- [Document section]
--------------------------------

The $NASDAQ ( 0.0% ) and $SPX ( ▲ 0.18% ) are hitting all-time highs, and it feels like the perfect time to load up on stocks.

But here’s the thing: the surface never tells the whole story.

Nasdaq Daily

💡 Market Internals Tell the Truth

Most traders don’t realize that indexes like the NASDAQ 100 aren’t equal weighted.
A handful of mega-caps move the entire market.

As of October 2025, just seven companies — Alphabet, Apple, Amazon, Meta, Microsoft, Nvidia, and Tesla — make up roughly 37% of the S&P 500’s market cap.

So when those giants rise, the market looks strong on paper…
…but the other 490 stocks might actually be struggling.

📊 A Clearer Lens: Watch the $RSP ( ▼ 0.35% ) 

The $RSP ( ▼ 0.35% ) is the equal-weight version of the S&P 500, where every stock counts the same.


It gives a much more realistic view of how the average stock is performing.

While the $SPX ( ▲ 0.18% ) races higher, the $RSP ( ▼ 0.35% ) has only been drifting up slowly — a quiet sign of underlying weakness.

RSP Daily

⚠️ Another Red Flag: $S5FI

The $S5FI measures how many stocks are trading above their 50-day moving average.

--------------------------------

- [Complete the following]
A: In the market commentary, restate the paragraph that begins "As of October 2025" as a short list and keep its main facts.
B: Repeat the market commentary from the words "The $NASDAQ ( 0.0%" through "the entire market.", swapping "traders" for "investors".

- [Material]
--------------------------------

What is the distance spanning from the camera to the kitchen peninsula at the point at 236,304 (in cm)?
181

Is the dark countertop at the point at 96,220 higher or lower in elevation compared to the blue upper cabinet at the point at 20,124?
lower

--------------------------------

- [Solutions to each task]
A:
- Date: October 2025
- Companies: Alphabet, Apple, Amazon, Meta, Microsoft, Nvidia, and Tesla
- Combined share of the S&P 500's market cap: roughly 37%

B:
The $NASDAQ ( 0.0% ) and $SPX ( ▲ 0.18% ) are hitting all-time highs, and it feels like the perfect time to load up on stocks.

But here’s the thing: the surface never tells the whole story.

Nasdaq Daily

💡 Market Internals Tell the Truth

Most investors don’t realize that indexes like the NASDAQ 100 aren’t equal weighted.
A handful of mega-caps move the entire market.